The Parade

Title: The General of None

On June 14, 2025, Washington, D.C. was louder than usual.

The skies above the National Mall shook as a squadron of Apache helicopters flew overhead in formation. Tanks—real tanks—rumbled down Constitution Avenue, their massive frames softened only slightly by rubber track pads to protect the streets. Spectators lined both sides, waving flags, filming with phones, or standing still, uncertain whether to cheer or grimace. On this day, the parade was officially in celebration of the 250th anniversary of the U.S. Army.

Unofficially, it was also Donald J. Trump’s 79th birthday.

Seated high on a custom-built dais near the Lincoln Memorial, Trump watched it all unfold. He wore a dark navy uniform styled loosely on a five-star general’s attire, stitched with medals that shimmered in the morning sun. None were earned in military service—he had never served—but each carried some symbolic weight: “Medal of National Prosperity,” “Order of the Southern Border,” “Medal of Twitter Valor.” Some were crafted solely for the day.
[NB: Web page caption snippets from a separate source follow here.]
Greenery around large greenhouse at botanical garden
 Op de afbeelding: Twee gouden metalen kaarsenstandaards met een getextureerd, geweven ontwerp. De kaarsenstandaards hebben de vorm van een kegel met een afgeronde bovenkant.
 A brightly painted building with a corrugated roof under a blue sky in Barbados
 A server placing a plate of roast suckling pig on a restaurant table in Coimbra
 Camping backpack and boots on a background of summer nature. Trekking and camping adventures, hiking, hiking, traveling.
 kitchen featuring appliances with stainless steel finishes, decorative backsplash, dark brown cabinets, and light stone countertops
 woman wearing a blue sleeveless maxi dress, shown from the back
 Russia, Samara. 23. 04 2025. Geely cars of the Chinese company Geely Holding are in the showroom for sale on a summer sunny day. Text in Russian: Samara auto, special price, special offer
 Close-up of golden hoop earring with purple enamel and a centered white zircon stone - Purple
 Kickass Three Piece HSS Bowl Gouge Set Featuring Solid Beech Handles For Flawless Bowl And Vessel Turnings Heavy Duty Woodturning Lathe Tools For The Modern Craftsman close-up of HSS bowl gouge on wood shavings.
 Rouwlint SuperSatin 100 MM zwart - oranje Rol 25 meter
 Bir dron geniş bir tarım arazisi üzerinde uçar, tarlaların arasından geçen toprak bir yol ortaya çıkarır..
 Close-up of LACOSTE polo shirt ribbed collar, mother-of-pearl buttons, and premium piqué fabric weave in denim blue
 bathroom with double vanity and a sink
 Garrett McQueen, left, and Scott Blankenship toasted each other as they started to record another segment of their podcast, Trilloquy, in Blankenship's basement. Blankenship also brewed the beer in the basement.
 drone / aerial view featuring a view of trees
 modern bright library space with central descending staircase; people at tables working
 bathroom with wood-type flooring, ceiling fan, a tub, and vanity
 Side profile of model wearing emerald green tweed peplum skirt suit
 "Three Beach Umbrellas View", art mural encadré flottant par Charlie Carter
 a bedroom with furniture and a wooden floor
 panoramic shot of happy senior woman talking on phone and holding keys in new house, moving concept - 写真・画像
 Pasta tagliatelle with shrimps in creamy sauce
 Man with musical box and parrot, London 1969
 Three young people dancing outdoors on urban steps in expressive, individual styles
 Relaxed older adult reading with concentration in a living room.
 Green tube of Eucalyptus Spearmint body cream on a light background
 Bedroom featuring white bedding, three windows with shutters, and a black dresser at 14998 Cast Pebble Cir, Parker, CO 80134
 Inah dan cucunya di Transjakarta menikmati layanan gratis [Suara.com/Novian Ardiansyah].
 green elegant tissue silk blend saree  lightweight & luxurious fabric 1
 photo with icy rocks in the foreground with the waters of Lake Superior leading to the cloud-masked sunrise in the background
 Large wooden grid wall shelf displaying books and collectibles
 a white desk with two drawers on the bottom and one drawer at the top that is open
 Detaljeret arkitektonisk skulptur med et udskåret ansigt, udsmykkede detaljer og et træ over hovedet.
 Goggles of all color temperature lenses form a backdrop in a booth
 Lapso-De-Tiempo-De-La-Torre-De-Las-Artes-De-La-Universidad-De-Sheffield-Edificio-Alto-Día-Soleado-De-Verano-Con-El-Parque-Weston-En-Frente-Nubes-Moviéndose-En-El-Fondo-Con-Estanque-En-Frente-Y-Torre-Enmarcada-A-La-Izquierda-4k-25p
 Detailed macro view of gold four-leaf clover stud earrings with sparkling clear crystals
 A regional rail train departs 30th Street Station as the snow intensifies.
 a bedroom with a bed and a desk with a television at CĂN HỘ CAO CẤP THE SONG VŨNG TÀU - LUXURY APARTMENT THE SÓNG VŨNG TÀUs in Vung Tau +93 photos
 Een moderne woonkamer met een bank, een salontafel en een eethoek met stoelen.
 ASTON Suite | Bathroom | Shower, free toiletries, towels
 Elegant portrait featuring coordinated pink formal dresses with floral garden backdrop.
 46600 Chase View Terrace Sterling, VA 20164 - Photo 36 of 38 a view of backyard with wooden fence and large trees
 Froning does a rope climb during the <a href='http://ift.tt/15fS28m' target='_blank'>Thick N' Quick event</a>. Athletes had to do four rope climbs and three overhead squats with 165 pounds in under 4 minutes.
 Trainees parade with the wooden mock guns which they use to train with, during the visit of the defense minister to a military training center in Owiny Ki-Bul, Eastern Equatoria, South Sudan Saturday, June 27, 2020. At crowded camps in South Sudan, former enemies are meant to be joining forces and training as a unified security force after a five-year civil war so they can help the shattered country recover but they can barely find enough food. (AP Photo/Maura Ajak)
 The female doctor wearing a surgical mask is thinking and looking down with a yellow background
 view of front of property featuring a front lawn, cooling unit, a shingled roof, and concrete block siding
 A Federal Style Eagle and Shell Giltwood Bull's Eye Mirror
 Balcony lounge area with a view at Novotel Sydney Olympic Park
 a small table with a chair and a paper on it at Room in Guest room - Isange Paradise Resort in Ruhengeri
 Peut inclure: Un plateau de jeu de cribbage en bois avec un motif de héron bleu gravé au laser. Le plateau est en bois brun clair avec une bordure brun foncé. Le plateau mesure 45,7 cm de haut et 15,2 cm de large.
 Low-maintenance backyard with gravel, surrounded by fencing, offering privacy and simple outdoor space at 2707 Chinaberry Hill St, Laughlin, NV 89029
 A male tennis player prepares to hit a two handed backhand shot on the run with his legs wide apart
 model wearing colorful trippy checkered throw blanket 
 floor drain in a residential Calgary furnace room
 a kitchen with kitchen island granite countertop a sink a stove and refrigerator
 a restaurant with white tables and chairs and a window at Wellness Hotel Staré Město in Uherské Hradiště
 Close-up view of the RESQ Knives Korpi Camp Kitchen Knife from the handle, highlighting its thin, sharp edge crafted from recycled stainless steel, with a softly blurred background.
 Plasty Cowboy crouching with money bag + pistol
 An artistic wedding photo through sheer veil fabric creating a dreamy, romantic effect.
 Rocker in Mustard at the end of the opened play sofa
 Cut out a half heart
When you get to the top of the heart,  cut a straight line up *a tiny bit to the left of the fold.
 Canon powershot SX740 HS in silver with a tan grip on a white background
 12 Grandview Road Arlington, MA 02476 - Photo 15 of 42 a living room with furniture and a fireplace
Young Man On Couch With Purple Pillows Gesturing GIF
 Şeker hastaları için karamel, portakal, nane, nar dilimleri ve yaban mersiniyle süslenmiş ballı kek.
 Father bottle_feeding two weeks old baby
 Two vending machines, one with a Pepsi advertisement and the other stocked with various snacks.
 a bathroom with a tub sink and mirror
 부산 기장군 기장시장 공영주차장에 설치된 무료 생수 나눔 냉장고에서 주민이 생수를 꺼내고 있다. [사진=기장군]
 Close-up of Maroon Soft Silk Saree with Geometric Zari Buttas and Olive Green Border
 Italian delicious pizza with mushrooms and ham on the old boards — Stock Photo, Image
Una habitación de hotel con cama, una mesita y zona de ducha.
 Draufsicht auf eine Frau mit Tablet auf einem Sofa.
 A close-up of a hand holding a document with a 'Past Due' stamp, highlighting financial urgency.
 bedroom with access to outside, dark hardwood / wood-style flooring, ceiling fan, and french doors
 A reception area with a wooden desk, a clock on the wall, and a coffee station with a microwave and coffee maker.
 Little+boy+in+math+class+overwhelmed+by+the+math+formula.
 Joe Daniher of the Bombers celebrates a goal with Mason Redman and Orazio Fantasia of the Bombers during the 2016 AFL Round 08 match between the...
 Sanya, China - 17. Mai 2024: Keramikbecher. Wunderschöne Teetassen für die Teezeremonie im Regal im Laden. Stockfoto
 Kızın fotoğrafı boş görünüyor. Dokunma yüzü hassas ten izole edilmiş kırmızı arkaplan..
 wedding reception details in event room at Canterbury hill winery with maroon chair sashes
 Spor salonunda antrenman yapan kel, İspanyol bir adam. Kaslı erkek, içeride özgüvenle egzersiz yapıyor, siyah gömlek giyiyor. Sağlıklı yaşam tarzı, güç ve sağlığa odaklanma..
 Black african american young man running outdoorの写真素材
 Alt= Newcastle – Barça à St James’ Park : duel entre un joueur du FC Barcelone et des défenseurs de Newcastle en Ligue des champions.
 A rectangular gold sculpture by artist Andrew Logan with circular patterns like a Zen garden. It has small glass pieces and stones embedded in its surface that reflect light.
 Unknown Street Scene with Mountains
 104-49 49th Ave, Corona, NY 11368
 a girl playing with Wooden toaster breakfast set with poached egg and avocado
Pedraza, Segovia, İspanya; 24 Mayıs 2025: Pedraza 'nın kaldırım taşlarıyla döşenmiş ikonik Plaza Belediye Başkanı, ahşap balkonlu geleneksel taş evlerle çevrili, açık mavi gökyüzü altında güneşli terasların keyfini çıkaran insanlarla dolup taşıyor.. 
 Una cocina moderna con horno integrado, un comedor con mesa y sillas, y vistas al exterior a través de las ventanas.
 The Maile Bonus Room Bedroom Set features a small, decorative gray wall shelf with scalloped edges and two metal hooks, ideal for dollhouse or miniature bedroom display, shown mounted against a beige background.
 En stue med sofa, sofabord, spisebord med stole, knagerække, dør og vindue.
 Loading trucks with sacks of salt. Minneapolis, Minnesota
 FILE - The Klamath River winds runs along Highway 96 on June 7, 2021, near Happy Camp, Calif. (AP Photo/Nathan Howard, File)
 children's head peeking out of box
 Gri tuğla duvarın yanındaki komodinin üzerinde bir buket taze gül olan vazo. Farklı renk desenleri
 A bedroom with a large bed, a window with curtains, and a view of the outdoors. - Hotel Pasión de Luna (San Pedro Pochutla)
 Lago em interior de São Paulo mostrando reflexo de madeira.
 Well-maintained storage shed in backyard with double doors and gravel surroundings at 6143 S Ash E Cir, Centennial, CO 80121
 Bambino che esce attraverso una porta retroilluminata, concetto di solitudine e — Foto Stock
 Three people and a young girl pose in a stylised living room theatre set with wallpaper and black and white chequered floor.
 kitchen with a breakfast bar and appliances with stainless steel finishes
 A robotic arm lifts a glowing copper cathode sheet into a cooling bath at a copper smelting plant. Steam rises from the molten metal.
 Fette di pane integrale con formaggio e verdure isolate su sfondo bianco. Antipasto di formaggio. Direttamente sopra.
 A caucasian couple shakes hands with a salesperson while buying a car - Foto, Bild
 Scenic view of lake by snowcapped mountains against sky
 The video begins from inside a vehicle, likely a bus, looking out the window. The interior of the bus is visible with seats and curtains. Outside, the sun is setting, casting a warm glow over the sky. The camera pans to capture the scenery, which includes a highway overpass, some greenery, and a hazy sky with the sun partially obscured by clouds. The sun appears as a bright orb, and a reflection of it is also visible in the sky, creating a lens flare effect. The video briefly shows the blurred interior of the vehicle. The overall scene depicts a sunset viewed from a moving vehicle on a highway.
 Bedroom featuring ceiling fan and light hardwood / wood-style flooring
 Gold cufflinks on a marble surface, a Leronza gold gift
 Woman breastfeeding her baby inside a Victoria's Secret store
Flanked by allies—Steve Bannon on one side, Kimberly Guilfoyle on the other—Trump stood when the tanks passed. Behind him, the bleachers held former administration officials, conservative media personalities, and a few sympathetic foreign dignitaries. They applauded as F-22s performed a flyover, spelling out “USA” in smoke.

Across the Reflecting Pool, behind a row of temporary fencing and two layers of National Guard, a different crowd had gathered. Protesters.

They held signs: “Valor isn’t cosplay.” “Stop stealing our uniforms.” “No tanks on democracy’s streets.”

Some wore mock versions of Trump’s uniform, complete with toy medals and plastic epaulettes. A group of veterans stood silently, backs turned to the parade, hands folded over old photos of friends who never returned from war.

“He can play dress-up all he wants,” one veteran muttered to a reporter, “but real generals don’t need to throw themselves a parade.”

Back on the grandstand, Trump lifted his hand in a wave—not to the troops, but to the cameras. His voice boomed from speakers when he began to speak, the crowd falling quiet out of curiosity if not respect.

“I stand here today,” he declared, “not as a former president, but as a symbol of strength, of greatness, of everything this country once was and can be again. These medals? They’re from you, the people. For what we’ve done, for what we’re about to do.”

Applause erupted from his side of the Mall. Boos echoed from the other.

The parade resumed. A float rolled by, bearing a golden eagle and the words Faith, Flag, Family. Children in matching red-white-and-blue outfits performed a cheer routine beside it. Trump beamed.

At one point, a balloon in the shape of a mushroom cloud—released by protesters—drifted across the sky. Security scrambled. Trump didn’t seem to notice.

He was too busy watching the parade of tanks and pageantry and carefully choreographed adoration, surrounded by people who told him what he wanted to hear, wearing the uniform of a general he never was.

It was, by design, a spectacle of contradictions: genuine patriotism alongside performance; reverence next to resentment; cheers overlaid with chants. The camera angles on conservative networks would show the proud machinery, the roaring jets, and the “beloved leader” watching solemnly.

The overhead drone shots, unfiltered, told a messier truth: two Americas, staring at each other across a reflecting pool, each convinced the other had forgotten what real honor looks like.